Les tribus sont dirigées par des chefs de guerre, des conseils tribaux ou des figures religieuses charismatiques. Cette organisation favorise une grande indépendance politique.
La résistance berbère
L’avancée arabe rencontre de vives résistances. La plus célèbre est celle menée par la Kahina, reine des Aurès, figure emblématique de la lutte contre la conquête musulmane. Son opposition symbolise l’attachement des Berbères à leur autonomie face aux nouveaux pouvoirs venus d’Orient.
Un carrefour de civilisations et d’échanges
Bien avant la création d’un État islamique, le Maroc occupe une position stratégique entre plusieurs mondes :
- Au nord, les relations avec l’Espagne wisigothique, puis islamisée après 711, favorisent des contacts politiques et commerciaux.
- À l’est, l’Ifriqiya (Tunisie actuelle), déjà sous contrôle arabe, exerce une influence progressive.
- Au sud, les prémices des routes transsahariennes apportent l’or soudanais, l’ivoire et d’autres produits exotiques.
- À l’ouest, l’Atlantique ouvre vers les routes maritimes et les échanges avec d’autres peuples méditerranéens.

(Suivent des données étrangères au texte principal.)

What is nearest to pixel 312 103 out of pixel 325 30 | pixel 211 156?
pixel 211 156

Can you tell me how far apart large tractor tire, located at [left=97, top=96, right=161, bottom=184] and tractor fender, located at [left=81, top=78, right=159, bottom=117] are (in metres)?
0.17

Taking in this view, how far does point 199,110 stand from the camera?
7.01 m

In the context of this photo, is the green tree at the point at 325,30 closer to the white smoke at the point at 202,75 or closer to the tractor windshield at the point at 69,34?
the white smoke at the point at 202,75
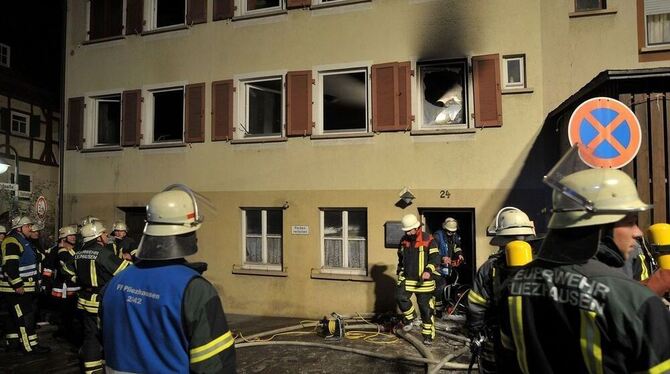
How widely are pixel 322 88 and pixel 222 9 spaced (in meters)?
3.16

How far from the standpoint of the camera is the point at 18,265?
7047mm

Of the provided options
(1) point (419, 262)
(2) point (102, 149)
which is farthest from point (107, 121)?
(1) point (419, 262)

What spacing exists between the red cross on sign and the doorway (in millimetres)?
4422

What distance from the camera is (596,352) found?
1656mm

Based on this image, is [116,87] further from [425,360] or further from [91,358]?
[425,360]

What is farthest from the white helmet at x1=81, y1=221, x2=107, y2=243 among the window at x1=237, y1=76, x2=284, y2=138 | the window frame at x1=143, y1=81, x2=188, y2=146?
the window frame at x1=143, y1=81, x2=188, y2=146

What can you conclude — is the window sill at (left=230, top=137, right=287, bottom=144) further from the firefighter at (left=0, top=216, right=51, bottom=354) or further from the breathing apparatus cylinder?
the breathing apparatus cylinder

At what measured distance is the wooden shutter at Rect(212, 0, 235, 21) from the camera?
10.4m

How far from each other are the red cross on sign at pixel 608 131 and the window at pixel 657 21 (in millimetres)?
4872

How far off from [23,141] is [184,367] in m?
21.5

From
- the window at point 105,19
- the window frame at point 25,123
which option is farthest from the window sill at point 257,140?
the window frame at point 25,123

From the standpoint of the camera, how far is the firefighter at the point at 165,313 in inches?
86.1

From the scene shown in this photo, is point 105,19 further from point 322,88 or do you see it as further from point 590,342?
point 590,342

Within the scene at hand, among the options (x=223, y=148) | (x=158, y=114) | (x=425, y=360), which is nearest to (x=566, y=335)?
(x=425, y=360)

Cet enchevêtrement d’influences prépare le terrain à l’intégration future du Maroc dans le vaste monde islamique.
Les monnaies de la période pré-islamique
La numismatique est l’un des témoins les plus précieux de cette époque. Elle révèle un monde en mutation, entre héritage antique et nouvelles normes islamiques.
Les monnaies importées
Les dirhams d’argent et dīnārs d’or omeyyades, frappés à Damas puis à Kairouan, circulent progressivement en Afrique du Nord.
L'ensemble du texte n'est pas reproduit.